### DOCUMENT TEXT

DENVER -- Amazon has been underreporting injuries at its Thornton warehouse, according to a new report spearheaded by reporter Will Evans with Reveal from the Center of Investigative Reporting.
"We were able to get confidential information from Amazon that showed that what they had been saying about safety in their warehouses doesn’t match what the reality is, and what their own data shows," said Evans.
In 2019, internal reports sent to Amazon safety managers across the country highlighted the company’s Thornton location for having high injury rates. Evans says in 2018, there were more than 100 serious injuries. In 2019, nearly 200 injuries.
"I actually ended up talking to three medical providers who worked at a clinic where Amazon was sending its injured workers, and they said they were under pressure to avoid giving proper treatment to those workers in order to keep their injuries off the books," said Evans.
The clinic is Advanced Urgent Care, which states on its website “avoid costly OSHA fines with OSHA sensitive injury care."
Amazon says they never asked Advanced Urgent Care to underreport injuries.
In a statement, Amazon says, “We strongly refute the claims that we’ve misled anyone. At Amazon, we are known for obsessing over customers—but we also obsess about our employees and their safety. Reveal is misinformed and guided by a sense of activism rather than journalism. The reporter is misinterpreting data, and the very internal documents he claims to have obtained ultimately illustrate one thing—we have a deep focus on the safety of our teams. We look at a variety of metrics to evaluate the effectiveness of our safety programs, but Reveal is misinformed regarding an OSHA safety metric that measures days away and restricted or transferred work (known as a DART rate) as something the reporter mistakenly calls a serious incident rate. The reality is that there is no such OSHA or industry “serious incident rate,” and our DART rate is actually supportive of employees as it encourages someone with any type of injury, for example a small strain or sprain, to stay away from work until they’re better. While we often accommodate employees with restrictions so that they can continue to work with full pay and benefits, we don’t believe an employer should be penalized when it encourages an associate to remain away from work if that will better promote their healing. As a company, while we constantly learn and improve from the past, we focus on inventing programs that create a safer work environment, and we provide comprehensive health benefits starting on day one of employment. We continue to see improvements in injury prevention and reduction through programs focused on improved ergonomics, delivering guided physical and wellness exercises, providing mechanical workstation assistance equipment, improving workstation setup and design, forklift telematics, and forklift guardrails to separate equipment from pedestrians—to name a few.”

######

• EXERCISE REQUIREMENTS: Extract the passage of the news report on Amazon's Thornton warehouse between "In 2019, internal" and "nearly 200 injuries.", inclusive. The listing that comes next was taken from a separate source and is unrelated to the news report.

### EXTRACTED INFORMATION

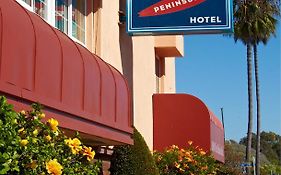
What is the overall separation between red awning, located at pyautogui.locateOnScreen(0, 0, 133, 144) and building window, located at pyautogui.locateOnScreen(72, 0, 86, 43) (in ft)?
6.19

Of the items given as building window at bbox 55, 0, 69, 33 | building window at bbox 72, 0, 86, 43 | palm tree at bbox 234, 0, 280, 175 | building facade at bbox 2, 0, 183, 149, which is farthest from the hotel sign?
palm tree at bbox 234, 0, 280, 175

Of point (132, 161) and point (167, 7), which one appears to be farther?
point (167, 7)

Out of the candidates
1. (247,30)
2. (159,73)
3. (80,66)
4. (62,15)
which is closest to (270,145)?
(247,30)

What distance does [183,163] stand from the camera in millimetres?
15453

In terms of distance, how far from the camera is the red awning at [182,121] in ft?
60.9

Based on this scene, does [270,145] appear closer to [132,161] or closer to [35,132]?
[132,161]

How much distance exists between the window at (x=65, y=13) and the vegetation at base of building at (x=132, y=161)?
2.39 m

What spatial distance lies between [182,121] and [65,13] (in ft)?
27.2

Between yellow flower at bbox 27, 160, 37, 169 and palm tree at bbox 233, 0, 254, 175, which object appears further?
palm tree at bbox 233, 0, 254, 175

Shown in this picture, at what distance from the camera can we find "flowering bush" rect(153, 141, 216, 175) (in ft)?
50.3

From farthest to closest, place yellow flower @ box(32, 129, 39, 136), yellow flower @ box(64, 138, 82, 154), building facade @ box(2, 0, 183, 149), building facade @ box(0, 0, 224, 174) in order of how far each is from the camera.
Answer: building facade @ box(2, 0, 183, 149) → building facade @ box(0, 0, 224, 174) → yellow flower @ box(64, 138, 82, 154) → yellow flower @ box(32, 129, 39, 136)

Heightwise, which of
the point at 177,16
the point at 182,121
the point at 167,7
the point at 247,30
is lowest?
the point at 182,121

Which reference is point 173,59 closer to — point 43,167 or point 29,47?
point 29,47

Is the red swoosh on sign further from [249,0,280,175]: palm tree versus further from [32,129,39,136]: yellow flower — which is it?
[249,0,280,175]: palm tree
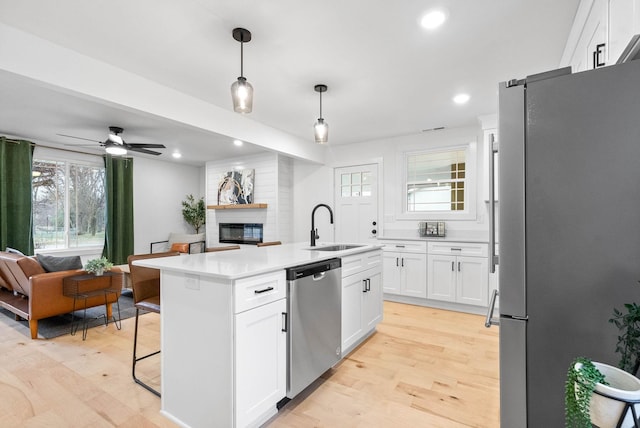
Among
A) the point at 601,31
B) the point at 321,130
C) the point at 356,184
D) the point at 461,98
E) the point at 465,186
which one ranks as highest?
the point at 461,98

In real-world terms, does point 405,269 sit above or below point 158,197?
below

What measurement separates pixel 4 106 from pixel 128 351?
322 centimetres

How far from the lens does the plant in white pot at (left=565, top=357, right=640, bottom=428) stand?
0.73 meters

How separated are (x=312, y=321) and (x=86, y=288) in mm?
2801

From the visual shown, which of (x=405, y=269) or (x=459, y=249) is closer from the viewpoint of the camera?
(x=459, y=249)

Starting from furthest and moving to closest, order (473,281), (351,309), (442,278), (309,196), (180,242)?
(180,242)
(309,196)
(442,278)
(473,281)
(351,309)

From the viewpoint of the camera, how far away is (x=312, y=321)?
2.09 m

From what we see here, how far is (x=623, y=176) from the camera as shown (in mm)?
972

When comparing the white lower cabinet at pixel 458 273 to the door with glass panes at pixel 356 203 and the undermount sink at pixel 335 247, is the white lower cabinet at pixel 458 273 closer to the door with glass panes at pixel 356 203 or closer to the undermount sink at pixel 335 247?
the door with glass panes at pixel 356 203

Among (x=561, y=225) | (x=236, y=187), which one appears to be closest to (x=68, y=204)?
(x=236, y=187)

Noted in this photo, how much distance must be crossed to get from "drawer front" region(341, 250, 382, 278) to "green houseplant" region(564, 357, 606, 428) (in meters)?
1.79

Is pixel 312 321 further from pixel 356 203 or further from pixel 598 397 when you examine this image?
pixel 356 203

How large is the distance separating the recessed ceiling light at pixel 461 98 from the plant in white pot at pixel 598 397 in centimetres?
311

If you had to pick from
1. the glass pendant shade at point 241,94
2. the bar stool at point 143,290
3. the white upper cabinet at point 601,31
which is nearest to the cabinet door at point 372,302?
the bar stool at point 143,290
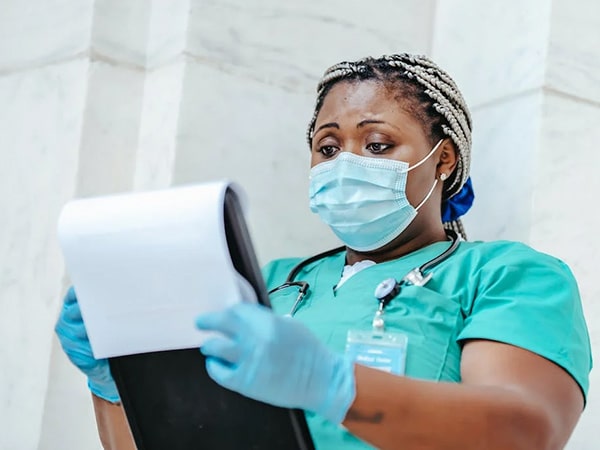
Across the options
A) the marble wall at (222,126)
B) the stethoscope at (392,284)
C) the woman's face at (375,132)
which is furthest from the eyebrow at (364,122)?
the marble wall at (222,126)

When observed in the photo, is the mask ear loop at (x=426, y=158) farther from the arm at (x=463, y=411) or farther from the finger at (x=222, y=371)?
the finger at (x=222, y=371)

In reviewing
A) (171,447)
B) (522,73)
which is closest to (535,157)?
(522,73)

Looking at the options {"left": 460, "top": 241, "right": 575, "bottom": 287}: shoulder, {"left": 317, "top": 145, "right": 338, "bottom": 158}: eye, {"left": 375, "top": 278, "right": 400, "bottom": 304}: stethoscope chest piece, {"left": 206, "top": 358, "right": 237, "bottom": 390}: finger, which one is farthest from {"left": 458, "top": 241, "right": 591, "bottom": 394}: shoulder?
{"left": 206, "top": 358, "right": 237, "bottom": 390}: finger

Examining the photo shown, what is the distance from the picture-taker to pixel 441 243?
1.80m

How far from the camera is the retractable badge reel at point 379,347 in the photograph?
4.99 ft

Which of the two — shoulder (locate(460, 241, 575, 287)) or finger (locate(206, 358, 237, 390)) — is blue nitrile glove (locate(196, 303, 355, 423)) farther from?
shoulder (locate(460, 241, 575, 287))

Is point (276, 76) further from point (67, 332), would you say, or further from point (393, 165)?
point (67, 332)

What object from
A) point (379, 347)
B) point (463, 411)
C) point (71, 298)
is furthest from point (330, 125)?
point (463, 411)

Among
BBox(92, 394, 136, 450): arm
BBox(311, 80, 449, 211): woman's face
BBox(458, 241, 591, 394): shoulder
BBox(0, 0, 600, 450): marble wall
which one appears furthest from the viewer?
BBox(0, 0, 600, 450): marble wall

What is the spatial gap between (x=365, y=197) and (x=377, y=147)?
0.09 meters

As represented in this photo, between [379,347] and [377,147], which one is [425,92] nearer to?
[377,147]

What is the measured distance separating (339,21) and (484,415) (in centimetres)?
135

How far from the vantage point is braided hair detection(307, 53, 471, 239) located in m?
1.82

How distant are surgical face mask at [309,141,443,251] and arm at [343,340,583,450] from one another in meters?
0.41
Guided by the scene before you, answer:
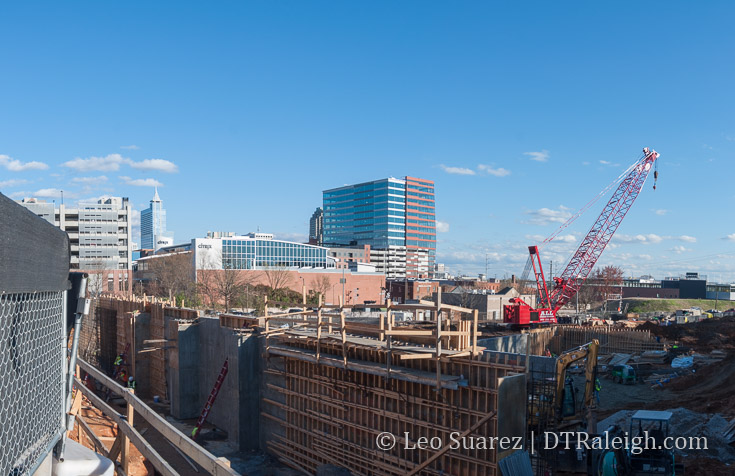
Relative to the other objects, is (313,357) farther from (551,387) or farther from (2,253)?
(2,253)

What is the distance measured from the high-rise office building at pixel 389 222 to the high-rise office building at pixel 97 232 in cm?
7777

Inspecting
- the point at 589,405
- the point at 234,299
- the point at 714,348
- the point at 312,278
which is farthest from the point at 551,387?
the point at 312,278

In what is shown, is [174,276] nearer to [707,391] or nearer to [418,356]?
[707,391]

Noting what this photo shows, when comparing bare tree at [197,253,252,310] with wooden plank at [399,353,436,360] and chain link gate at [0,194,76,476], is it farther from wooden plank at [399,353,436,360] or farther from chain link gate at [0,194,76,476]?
chain link gate at [0,194,76,476]

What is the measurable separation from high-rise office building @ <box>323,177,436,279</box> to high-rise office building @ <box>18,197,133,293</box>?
77774 mm

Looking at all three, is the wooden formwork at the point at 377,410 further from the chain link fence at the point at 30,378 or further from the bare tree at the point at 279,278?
the bare tree at the point at 279,278

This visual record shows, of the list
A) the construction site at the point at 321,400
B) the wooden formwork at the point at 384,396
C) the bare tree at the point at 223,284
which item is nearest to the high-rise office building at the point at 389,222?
the bare tree at the point at 223,284

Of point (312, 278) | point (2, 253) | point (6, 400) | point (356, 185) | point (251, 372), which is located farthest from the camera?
point (356, 185)

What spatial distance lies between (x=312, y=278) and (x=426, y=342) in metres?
66.0

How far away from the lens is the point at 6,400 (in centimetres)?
198

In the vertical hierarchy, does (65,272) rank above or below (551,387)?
above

######

• SOLVED EXERCISE:
In 2019, internal reports sent to Amazon safety managers across the country highlighted the company’s Thornton location for having high injury rates. Evans says in 2018, there were more than 100 serious injuries. In 2019, nearly 200 injuries.